RE: Newbie question

Subject: RE: Newbie question
From: Kay Michael <Michael.Kay@xxxxxxx>
Date: Mon, 26 Apr 1999 12:17:02 +0100
> I guess what I'm hoping to
> find is something really clean that automatically takes XML, 
> applies the XSL stylesheet provided and spits out whatever the stylesheet 
> says to spit out....in this case HTML......without having to change or add
a single 
> line of java or perl.

I think all the XSL processors do this, in a sense. But you have to call
them from somewhere, whether it's a command line, a URL, or a single line of
code in an ASP page or Java Server Page. What's appropriate depends on when
and where you want to invoke the stylesheet (client-side or server-side, or
eagerly at content publishing time).

The default way of invoking a stylesheet "automatically" is to name the
stylesheet within the XML document source and have the browser recognise it
(which IE5 does). Personally I don't like that option much because I like
the idea that different users should have different views of the same data.

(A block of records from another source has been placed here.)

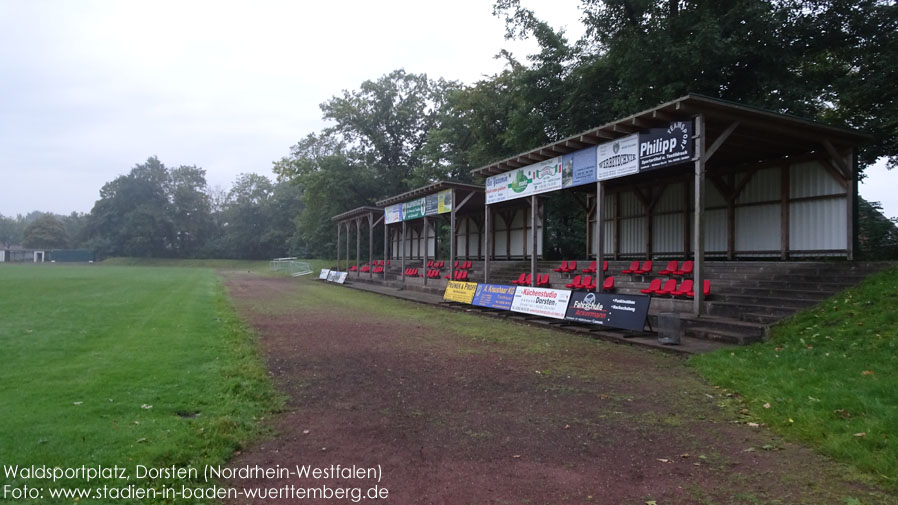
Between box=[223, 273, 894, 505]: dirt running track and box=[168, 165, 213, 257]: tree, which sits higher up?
box=[168, 165, 213, 257]: tree

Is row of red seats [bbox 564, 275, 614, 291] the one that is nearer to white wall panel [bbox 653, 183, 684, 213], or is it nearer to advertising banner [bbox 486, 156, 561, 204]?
advertising banner [bbox 486, 156, 561, 204]

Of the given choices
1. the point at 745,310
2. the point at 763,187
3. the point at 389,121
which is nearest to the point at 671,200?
the point at 763,187

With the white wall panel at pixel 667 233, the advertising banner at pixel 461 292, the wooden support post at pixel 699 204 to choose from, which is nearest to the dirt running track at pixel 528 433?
the wooden support post at pixel 699 204

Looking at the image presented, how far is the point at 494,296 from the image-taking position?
17.6 m

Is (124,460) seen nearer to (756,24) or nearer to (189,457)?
(189,457)

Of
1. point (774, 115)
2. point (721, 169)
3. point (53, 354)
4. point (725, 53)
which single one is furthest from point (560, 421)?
point (725, 53)

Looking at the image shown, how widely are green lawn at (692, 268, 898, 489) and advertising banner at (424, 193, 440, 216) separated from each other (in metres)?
16.9

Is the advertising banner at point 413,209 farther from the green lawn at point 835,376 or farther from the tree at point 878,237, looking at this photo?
the green lawn at point 835,376

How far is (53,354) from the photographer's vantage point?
810 centimetres

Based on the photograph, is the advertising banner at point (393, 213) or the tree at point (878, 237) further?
the advertising banner at point (393, 213)

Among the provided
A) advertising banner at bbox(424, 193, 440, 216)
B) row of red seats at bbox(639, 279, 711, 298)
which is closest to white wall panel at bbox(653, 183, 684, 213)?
row of red seats at bbox(639, 279, 711, 298)

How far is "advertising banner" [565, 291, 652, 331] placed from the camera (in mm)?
11945

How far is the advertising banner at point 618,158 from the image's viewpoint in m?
13.6

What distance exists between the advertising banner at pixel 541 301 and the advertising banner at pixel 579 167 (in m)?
3.52
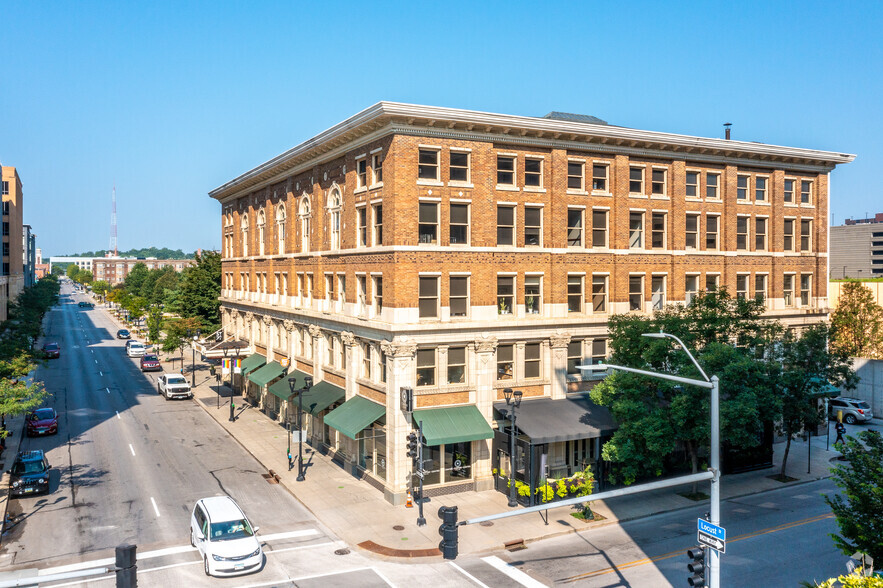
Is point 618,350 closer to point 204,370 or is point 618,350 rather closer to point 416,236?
point 416,236

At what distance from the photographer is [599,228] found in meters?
34.8

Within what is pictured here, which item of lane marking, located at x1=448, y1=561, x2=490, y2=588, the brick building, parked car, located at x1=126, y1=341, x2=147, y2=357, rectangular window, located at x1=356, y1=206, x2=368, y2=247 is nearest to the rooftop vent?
the brick building

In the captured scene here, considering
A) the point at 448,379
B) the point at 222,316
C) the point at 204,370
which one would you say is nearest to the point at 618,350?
the point at 448,379

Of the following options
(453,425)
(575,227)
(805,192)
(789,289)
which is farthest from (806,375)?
(453,425)

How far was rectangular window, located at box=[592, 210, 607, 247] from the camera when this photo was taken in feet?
114

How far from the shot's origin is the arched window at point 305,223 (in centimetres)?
4166

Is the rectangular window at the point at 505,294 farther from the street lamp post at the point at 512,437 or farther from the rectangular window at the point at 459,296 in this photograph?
the street lamp post at the point at 512,437

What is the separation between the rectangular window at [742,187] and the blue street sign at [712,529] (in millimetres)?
28548

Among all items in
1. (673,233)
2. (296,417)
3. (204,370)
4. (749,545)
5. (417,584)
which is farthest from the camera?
(204,370)

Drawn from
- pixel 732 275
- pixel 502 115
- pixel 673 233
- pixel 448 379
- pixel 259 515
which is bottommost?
pixel 259 515

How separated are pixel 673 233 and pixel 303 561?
2602cm

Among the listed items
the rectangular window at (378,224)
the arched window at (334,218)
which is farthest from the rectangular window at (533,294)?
the arched window at (334,218)

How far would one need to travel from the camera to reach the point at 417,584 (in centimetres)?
2102

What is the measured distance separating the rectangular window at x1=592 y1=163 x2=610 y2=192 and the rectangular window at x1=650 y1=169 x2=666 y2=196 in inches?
131
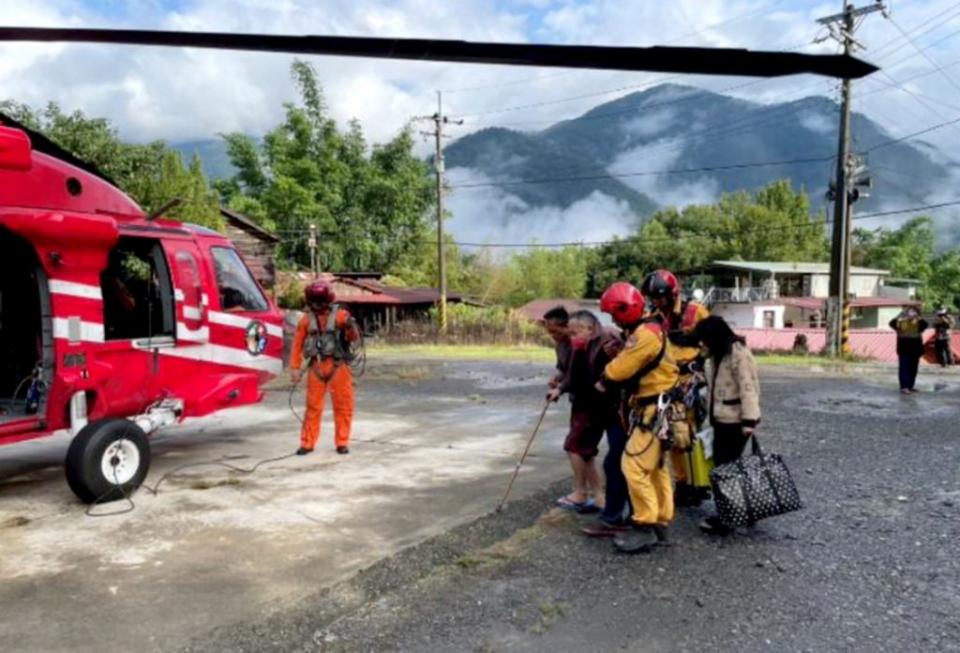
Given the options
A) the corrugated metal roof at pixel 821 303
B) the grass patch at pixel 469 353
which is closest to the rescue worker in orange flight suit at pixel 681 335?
the grass patch at pixel 469 353

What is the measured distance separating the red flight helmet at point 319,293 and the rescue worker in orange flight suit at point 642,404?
3.52 metres

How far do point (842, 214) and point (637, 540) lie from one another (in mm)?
23620

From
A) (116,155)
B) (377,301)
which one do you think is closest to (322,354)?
(116,155)

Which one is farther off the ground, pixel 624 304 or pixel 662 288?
pixel 662 288

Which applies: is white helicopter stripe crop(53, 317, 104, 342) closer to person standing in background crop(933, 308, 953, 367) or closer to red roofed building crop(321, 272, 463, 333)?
person standing in background crop(933, 308, 953, 367)

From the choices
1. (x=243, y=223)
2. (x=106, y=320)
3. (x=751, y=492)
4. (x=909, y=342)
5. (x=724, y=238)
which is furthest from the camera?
(x=724, y=238)

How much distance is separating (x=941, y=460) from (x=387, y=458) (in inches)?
226

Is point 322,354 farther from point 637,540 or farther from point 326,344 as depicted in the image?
point 637,540

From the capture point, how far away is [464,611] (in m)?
4.13

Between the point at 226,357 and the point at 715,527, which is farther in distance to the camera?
the point at 226,357

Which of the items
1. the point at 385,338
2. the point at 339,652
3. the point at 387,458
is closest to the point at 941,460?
the point at 387,458

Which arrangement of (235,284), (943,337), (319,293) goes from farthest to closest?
(943,337) → (235,284) → (319,293)

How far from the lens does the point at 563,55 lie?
192 centimetres

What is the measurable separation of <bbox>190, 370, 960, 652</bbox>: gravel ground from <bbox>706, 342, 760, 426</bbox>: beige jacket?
841 mm
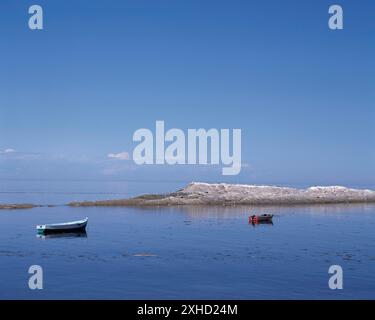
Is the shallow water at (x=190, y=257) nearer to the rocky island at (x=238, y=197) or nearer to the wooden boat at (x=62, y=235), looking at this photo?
the wooden boat at (x=62, y=235)

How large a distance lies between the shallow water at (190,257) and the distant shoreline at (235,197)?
19.6 m

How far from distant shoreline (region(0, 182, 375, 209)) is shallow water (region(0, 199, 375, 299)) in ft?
64.2

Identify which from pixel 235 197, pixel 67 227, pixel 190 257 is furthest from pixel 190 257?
pixel 235 197

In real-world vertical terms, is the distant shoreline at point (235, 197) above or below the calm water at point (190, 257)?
above

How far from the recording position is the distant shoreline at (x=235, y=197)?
106194mm

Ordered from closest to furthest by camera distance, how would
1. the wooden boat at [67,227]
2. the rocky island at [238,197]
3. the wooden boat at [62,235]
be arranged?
the wooden boat at [62,235] → the wooden boat at [67,227] → the rocky island at [238,197]

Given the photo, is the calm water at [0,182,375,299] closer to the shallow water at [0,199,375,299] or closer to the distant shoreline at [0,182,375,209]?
the shallow water at [0,199,375,299]

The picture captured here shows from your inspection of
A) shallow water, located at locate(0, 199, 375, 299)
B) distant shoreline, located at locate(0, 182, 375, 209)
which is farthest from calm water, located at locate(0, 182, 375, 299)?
distant shoreline, located at locate(0, 182, 375, 209)

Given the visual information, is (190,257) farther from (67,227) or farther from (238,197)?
(238,197)

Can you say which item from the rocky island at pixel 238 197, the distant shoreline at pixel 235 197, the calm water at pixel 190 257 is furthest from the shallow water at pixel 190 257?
the rocky island at pixel 238 197
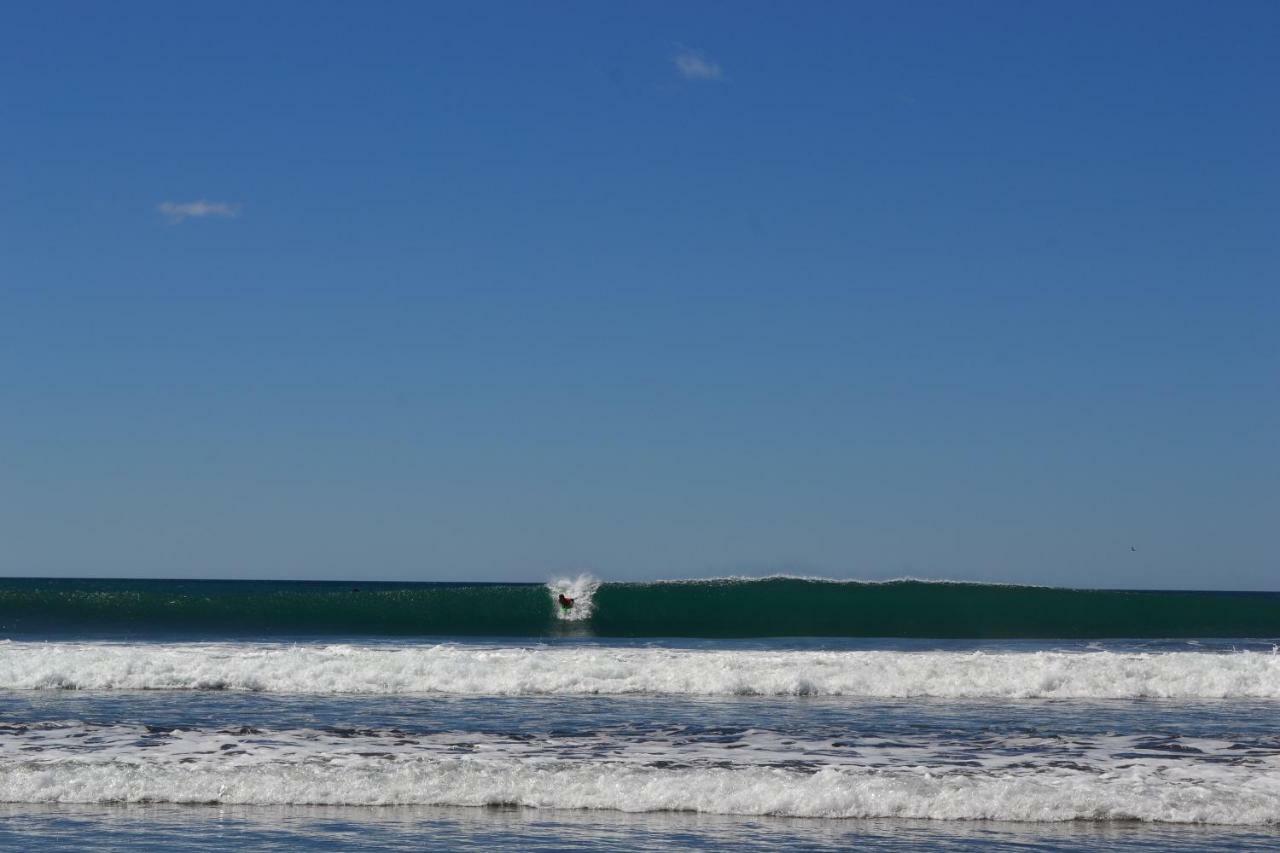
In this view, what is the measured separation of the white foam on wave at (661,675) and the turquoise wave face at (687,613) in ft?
34.1

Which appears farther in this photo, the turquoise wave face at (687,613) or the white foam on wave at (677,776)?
the turquoise wave face at (687,613)

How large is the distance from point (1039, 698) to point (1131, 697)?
157 cm

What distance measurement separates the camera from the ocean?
10336 mm

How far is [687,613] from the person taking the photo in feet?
120

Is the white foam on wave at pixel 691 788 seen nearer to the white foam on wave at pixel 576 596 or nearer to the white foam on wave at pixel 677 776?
the white foam on wave at pixel 677 776

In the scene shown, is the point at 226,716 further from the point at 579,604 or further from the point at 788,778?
the point at 579,604

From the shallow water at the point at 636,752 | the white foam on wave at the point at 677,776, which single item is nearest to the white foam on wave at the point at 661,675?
the shallow water at the point at 636,752

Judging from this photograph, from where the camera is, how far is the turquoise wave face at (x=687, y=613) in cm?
3325

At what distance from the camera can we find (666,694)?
62.7 feet

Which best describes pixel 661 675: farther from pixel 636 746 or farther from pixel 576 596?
pixel 576 596

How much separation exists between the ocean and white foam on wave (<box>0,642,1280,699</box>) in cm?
6

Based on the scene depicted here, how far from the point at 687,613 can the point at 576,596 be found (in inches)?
174

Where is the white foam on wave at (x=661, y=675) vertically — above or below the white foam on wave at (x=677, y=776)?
above

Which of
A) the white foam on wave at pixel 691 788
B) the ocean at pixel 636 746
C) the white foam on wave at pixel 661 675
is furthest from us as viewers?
the white foam on wave at pixel 661 675
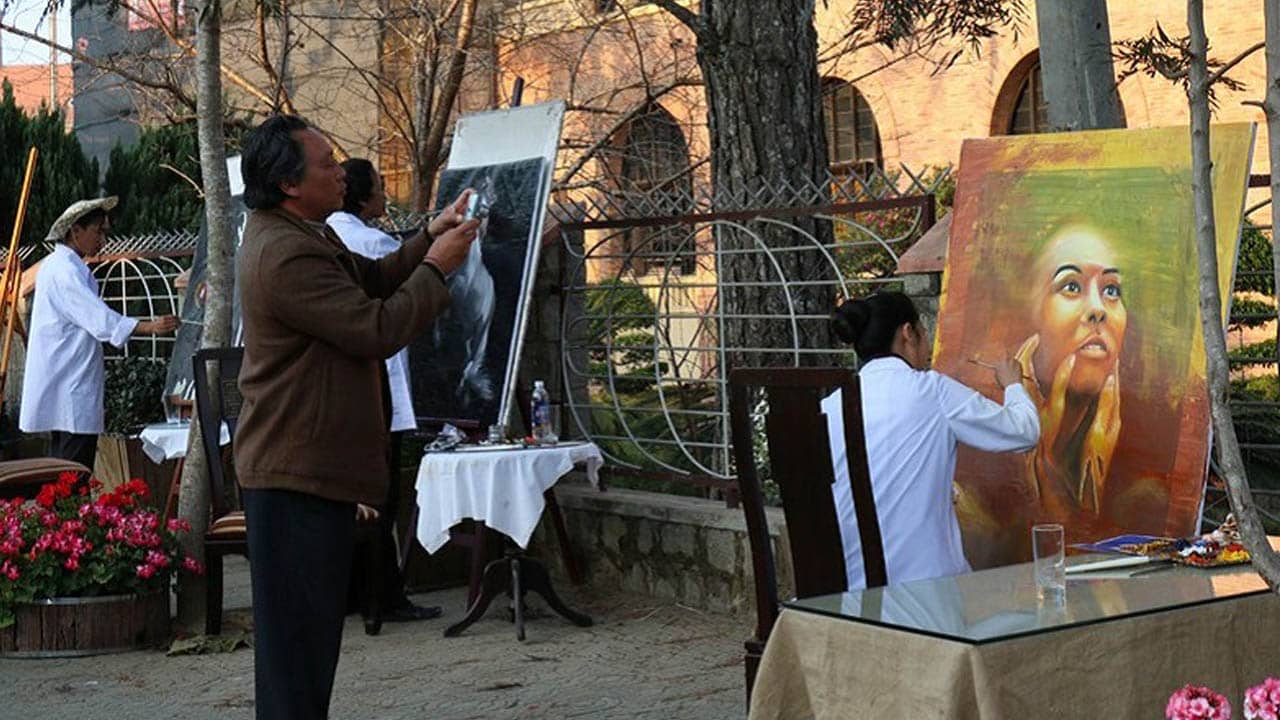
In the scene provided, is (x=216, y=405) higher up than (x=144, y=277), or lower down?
lower down

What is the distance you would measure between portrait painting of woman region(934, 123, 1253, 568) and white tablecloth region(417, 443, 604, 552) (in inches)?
82.4

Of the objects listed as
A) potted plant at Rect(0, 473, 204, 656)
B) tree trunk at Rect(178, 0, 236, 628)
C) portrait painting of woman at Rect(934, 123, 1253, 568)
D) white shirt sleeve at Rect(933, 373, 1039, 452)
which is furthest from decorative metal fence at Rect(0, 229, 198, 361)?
white shirt sleeve at Rect(933, 373, 1039, 452)

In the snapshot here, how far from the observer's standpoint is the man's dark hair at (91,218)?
8.64m

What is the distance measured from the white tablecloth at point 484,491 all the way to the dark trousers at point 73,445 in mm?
2535

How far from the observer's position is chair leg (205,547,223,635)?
25.0 ft

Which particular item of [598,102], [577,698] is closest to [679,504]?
[577,698]

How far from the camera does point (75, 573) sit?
7.32 metres

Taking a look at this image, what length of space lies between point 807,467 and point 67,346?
217 inches

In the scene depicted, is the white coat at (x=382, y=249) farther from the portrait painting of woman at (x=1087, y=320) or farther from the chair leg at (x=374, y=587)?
the portrait painting of woman at (x=1087, y=320)

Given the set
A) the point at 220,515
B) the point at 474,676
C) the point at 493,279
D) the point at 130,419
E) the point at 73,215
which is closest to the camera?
the point at 474,676

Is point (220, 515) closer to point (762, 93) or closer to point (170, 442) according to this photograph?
point (170, 442)

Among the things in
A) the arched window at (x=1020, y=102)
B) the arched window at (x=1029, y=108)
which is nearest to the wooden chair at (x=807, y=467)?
the arched window at (x=1020, y=102)

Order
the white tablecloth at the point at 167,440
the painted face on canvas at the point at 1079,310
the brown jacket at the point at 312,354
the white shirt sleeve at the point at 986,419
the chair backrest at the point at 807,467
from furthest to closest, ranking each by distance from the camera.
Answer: the white tablecloth at the point at 167,440 → the painted face on canvas at the point at 1079,310 → the white shirt sleeve at the point at 986,419 → the chair backrest at the point at 807,467 → the brown jacket at the point at 312,354

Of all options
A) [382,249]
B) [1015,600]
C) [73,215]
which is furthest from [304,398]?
[73,215]
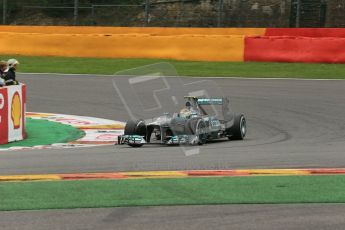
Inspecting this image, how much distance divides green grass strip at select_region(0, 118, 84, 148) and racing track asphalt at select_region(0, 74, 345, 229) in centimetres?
147

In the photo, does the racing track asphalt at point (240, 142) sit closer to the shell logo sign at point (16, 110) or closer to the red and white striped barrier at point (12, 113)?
the red and white striped barrier at point (12, 113)

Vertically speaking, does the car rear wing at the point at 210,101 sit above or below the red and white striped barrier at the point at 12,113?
above

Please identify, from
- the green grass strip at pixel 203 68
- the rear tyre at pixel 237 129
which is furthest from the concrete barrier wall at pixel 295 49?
the rear tyre at pixel 237 129

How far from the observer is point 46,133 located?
44.2 ft

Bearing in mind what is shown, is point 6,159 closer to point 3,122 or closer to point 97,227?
point 3,122

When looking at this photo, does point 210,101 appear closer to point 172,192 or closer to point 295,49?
point 172,192

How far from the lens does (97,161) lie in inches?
362

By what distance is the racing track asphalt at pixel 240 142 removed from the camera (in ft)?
28.6

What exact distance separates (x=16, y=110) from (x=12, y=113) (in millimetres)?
189

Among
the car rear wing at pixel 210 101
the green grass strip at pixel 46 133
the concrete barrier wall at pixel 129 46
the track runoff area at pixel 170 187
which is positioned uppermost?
the concrete barrier wall at pixel 129 46

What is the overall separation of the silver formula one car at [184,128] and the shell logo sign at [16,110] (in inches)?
84.9

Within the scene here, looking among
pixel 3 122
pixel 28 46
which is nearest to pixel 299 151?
pixel 3 122

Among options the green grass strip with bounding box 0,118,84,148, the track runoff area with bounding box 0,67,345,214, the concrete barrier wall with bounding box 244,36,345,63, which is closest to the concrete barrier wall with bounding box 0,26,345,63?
the concrete barrier wall with bounding box 244,36,345,63

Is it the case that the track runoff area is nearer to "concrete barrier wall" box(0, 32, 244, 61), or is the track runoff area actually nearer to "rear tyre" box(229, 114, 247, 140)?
"rear tyre" box(229, 114, 247, 140)
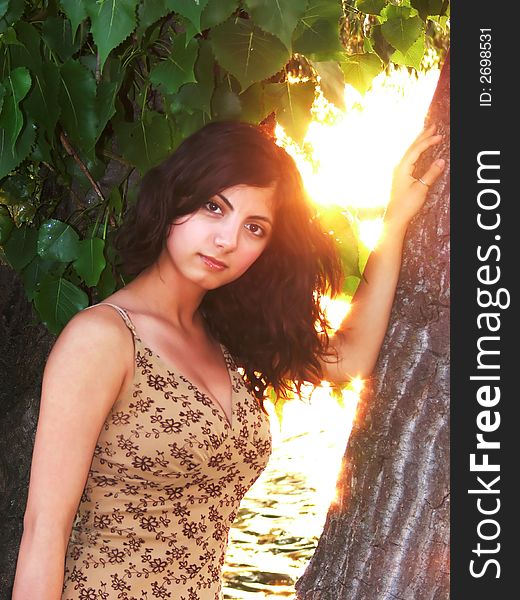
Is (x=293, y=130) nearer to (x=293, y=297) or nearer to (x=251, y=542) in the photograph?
(x=293, y=297)

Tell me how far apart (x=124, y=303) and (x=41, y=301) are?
1.21 feet

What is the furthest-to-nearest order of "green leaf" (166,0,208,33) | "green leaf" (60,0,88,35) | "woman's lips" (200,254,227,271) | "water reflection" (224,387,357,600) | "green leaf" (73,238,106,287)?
"water reflection" (224,387,357,600) → "green leaf" (73,238,106,287) → "woman's lips" (200,254,227,271) → "green leaf" (60,0,88,35) → "green leaf" (166,0,208,33)

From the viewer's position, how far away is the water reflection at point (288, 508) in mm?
4859

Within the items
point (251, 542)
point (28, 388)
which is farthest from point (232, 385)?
point (251, 542)

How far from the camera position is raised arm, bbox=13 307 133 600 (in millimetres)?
1988

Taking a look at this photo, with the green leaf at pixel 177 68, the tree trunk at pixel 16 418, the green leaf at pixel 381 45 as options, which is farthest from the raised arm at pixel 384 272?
the tree trunk at pixel 16 418

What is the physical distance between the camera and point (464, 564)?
1948 millimetres

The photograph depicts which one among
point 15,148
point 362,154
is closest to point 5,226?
point 15,148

In SAXON 4.2 I've provided another option, compiling the stylesheet to
create a servlet which can be referenced directly by URL, specifying the
source XML document as a parameter. I don't think this really makes your
life enormously easier, it means that instead of writing a bit of script to
invoke the stylesheet at run-time you need to write a bit of script to
compile it and install it each time you edit it: but I do think it's an
architecture that has great promise from a performance perspective.